> OPDRACHTOMSCHRIJVING
Kun je de regels vanaf het begin tot en met de regel met "31L14 45L25 51L48" bijwerken door "white" overal te vervangen door "gray", met verder alles ongewijzigd? Geef alleen die regels terug, zonder de afbeeldingen.

> GEGEVENS
· · ·
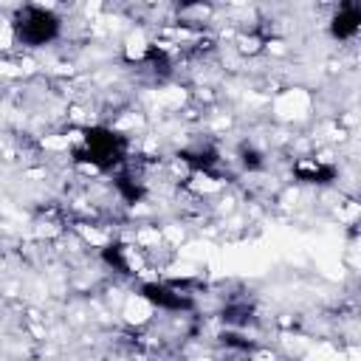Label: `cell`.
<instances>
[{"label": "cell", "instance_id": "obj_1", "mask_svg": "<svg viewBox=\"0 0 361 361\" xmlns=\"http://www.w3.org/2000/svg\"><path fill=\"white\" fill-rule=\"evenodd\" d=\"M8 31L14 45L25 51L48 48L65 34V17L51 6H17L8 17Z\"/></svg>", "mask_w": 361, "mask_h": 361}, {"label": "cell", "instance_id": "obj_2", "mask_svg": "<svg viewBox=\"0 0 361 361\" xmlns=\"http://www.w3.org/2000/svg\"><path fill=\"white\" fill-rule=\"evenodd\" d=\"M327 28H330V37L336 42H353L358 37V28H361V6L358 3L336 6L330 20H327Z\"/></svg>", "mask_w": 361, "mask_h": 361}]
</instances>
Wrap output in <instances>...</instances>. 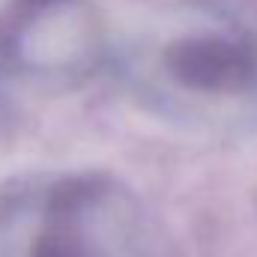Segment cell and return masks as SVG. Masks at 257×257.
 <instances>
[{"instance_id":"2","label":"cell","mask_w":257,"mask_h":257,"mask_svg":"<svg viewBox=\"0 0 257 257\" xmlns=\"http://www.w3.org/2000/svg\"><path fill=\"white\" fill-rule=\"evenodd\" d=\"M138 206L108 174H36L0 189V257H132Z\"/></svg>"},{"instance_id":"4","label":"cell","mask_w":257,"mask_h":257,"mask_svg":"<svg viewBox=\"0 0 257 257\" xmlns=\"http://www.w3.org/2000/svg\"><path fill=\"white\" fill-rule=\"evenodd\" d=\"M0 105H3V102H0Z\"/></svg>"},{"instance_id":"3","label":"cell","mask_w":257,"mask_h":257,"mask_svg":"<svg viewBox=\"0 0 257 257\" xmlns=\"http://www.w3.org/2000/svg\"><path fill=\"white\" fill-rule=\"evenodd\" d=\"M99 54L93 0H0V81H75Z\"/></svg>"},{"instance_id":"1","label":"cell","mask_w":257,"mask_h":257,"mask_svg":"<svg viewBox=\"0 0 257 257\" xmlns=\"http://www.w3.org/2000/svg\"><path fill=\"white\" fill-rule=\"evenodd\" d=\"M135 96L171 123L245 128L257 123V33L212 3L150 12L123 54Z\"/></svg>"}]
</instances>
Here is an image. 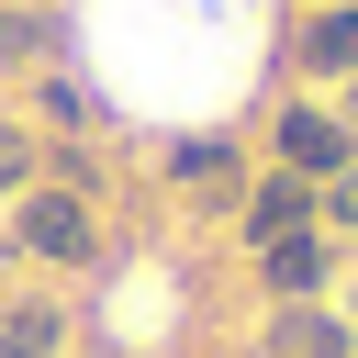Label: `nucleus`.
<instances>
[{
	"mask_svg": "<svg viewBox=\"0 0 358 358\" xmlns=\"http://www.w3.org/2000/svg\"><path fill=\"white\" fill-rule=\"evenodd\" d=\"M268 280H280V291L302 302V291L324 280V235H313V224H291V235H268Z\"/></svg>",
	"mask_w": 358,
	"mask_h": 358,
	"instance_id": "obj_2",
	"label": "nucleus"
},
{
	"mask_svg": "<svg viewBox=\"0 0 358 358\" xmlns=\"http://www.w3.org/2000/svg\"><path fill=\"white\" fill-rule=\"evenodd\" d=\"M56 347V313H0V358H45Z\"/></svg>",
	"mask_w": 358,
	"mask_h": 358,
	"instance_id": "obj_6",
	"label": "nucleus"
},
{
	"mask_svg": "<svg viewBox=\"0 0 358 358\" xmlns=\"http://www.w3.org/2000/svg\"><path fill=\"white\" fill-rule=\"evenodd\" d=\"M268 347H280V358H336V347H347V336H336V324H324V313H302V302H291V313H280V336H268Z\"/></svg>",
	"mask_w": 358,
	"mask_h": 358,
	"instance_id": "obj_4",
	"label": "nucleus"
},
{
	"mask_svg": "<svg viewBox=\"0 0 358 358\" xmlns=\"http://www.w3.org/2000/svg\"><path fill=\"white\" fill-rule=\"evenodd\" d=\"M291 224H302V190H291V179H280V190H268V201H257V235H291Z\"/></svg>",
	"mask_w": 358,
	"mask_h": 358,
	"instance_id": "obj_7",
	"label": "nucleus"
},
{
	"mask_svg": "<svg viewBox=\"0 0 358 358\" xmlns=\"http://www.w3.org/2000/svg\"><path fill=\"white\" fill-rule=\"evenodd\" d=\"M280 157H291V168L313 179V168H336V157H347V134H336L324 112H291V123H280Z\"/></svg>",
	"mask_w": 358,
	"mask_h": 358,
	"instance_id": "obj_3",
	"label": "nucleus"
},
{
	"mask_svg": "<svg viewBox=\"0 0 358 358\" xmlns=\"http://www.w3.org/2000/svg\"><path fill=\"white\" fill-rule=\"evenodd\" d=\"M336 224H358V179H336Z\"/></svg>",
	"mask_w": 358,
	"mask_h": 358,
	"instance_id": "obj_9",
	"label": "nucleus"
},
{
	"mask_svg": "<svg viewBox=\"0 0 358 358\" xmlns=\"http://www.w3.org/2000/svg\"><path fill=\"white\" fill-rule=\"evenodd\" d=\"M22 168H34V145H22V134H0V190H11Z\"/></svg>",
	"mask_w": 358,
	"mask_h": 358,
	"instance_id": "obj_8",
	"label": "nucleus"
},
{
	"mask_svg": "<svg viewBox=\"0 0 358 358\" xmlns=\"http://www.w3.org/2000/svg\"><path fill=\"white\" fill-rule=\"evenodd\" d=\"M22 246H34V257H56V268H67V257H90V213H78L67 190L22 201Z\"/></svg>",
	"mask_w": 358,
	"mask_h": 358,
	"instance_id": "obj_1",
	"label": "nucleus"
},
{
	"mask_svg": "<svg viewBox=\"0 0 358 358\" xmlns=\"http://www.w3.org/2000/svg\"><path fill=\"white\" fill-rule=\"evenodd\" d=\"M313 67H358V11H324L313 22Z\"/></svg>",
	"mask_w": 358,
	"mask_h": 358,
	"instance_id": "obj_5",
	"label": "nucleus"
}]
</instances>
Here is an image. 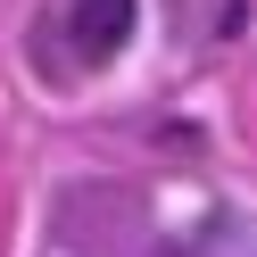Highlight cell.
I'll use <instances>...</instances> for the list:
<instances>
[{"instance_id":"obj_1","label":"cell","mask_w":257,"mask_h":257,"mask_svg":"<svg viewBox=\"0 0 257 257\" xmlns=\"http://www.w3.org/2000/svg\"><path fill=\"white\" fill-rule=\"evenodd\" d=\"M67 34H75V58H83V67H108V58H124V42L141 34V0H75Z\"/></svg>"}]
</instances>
· · ·
> OPLOSSING
Label: `cell`.
<instances>
[{"label": "cell", "instance_id": "obj_1", "mask_svg": "<svg viewBox=\"0 0 361 361\" xmlns=\"http://www.w3.org/2000/svg\"><path fill=\"gray\" fill-rule=\"evenodd\" d=\"M8 31L14 45L25 51L48 48L65 34V17L51 6H17L8 17Z\"/></svg>", "mask_w": 361, "mask_h": 361}, {"label": "cell", "instance_id": "obj_2", "mask_svg": "<svg viewBox=\"0 0 361 361\" xmlns=\"http://www.w3.org/2000/svg\"><path fill=\"gray\" fill-rule=\"evenodd\" d=\"M327 28H330V37L336 42H353L358 37V28H361V6L358 3L336 6L330 20H327Z\"/></svg>", "mask_w": 361, "mask_h": 361}]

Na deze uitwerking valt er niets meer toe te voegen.